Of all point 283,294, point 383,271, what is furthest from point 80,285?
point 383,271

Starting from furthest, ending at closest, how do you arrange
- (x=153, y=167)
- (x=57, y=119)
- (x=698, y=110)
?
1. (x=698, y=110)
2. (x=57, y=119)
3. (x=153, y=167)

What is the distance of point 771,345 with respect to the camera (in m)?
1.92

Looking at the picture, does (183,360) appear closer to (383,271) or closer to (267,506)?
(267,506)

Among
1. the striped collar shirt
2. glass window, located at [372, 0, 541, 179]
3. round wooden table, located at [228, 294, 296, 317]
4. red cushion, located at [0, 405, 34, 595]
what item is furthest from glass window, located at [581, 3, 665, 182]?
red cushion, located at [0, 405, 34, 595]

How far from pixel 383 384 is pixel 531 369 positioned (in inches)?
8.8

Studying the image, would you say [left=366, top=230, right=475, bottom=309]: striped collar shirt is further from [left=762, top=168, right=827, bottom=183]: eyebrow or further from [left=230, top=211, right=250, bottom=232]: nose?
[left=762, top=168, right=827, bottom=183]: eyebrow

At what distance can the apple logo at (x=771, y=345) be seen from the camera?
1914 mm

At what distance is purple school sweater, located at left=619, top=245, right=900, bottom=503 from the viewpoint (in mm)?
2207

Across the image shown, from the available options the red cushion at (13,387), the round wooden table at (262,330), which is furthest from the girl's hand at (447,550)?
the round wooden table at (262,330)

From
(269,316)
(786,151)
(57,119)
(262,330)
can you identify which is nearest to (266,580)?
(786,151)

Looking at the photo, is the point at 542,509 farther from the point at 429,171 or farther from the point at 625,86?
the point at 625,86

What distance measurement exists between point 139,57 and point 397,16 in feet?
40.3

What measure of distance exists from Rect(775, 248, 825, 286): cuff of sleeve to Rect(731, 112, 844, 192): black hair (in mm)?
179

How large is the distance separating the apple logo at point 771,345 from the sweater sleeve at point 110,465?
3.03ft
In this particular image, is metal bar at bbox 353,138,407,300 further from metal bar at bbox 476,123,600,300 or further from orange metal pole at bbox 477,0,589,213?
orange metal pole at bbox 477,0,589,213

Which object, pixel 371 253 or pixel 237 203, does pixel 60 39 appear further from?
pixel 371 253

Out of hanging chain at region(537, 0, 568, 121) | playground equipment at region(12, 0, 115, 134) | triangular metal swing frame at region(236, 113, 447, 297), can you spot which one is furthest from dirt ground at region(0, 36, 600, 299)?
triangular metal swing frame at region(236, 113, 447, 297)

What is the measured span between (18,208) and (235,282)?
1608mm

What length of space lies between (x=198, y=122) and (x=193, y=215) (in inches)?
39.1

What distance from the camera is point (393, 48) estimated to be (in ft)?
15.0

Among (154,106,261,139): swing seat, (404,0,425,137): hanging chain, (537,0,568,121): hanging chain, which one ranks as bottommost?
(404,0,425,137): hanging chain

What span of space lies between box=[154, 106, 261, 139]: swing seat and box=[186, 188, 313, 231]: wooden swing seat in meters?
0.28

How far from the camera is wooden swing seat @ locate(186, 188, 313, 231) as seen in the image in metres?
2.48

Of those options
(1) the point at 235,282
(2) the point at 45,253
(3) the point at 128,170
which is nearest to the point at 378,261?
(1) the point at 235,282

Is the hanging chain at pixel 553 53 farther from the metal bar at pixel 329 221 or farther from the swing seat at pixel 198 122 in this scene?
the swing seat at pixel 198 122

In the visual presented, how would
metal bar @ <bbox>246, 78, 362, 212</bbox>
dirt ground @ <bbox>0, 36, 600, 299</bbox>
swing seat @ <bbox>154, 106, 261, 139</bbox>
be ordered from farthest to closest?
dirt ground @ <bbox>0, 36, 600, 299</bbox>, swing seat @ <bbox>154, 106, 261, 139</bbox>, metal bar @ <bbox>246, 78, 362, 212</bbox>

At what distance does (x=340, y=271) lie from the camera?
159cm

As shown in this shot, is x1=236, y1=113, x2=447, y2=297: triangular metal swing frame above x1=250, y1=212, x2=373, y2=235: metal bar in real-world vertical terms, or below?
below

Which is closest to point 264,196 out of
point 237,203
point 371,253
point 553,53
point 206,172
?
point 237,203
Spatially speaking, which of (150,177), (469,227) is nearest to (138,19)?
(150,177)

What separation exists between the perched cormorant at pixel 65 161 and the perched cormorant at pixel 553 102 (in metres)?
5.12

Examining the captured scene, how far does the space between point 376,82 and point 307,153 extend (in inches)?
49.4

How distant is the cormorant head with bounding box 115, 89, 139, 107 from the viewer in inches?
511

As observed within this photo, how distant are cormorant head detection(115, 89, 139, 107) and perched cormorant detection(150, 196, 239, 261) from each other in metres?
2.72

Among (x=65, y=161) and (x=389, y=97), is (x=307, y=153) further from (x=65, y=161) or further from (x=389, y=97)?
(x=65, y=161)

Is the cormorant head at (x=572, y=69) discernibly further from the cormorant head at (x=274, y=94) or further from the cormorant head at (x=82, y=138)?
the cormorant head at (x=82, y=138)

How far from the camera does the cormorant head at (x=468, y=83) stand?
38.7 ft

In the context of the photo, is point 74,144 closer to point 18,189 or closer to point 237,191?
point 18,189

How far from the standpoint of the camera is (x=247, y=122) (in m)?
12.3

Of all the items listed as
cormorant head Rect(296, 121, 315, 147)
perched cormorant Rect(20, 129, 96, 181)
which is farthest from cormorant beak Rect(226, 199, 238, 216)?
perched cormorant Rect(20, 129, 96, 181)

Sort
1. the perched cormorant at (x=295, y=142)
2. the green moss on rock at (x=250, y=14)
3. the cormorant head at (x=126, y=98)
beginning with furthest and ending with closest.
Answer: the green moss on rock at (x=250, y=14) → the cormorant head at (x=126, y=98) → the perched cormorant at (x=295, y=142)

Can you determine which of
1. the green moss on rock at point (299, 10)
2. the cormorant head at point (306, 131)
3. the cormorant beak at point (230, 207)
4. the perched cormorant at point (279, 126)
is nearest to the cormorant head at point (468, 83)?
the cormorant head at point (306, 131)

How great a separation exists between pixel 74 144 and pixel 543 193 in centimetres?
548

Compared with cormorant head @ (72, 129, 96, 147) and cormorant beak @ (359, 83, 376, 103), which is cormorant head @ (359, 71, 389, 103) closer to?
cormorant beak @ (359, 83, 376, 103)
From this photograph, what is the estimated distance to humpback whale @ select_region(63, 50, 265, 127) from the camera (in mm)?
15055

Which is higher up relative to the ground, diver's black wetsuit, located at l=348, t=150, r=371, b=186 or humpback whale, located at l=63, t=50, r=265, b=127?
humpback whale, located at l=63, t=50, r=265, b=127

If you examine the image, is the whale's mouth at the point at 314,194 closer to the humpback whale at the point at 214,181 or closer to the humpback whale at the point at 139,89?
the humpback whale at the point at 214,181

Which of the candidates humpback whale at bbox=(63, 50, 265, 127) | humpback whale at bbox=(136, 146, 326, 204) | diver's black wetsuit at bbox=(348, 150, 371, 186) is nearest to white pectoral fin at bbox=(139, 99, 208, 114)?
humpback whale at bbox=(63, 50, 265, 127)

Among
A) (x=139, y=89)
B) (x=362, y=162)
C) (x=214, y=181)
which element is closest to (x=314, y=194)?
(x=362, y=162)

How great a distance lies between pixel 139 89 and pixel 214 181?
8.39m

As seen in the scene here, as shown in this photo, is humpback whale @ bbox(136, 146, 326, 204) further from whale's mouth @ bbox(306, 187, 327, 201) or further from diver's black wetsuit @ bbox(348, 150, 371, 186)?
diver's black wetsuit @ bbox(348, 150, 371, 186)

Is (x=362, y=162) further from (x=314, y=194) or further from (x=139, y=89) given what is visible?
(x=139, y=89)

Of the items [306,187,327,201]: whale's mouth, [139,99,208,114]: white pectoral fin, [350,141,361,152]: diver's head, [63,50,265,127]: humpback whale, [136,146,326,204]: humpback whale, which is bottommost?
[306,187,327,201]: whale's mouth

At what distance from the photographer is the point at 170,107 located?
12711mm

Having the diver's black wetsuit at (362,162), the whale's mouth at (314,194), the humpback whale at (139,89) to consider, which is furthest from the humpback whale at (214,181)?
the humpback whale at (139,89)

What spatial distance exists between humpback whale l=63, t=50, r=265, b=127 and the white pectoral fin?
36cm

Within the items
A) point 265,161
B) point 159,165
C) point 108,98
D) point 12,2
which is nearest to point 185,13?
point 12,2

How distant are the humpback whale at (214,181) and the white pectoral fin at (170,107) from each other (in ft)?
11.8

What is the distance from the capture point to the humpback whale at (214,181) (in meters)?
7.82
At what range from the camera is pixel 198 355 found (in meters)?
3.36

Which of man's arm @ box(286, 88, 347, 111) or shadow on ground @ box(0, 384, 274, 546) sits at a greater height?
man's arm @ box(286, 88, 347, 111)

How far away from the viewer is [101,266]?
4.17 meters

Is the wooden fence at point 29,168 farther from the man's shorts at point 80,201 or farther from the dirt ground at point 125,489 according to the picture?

:: Given exercise ::
Retype the records exactly, starting at the line that contains "Which of man's" and ending with the last line of the records, with both of those lines included.

:: Correct output ::
Which of man's arm @ box(286, 88, 347, 111) or shadow on ground @ box(0, 384, 274, 546) sits at a greater height?
man's arm @ box(286, 88, 347, 111)

How far away from the viewer is [101,266]?
4.17 meters

Is the wooden fence at point 29,168 farther from the man's shorts at point 80,201 or farther from the dirt ground at point 125,489 according to the picture?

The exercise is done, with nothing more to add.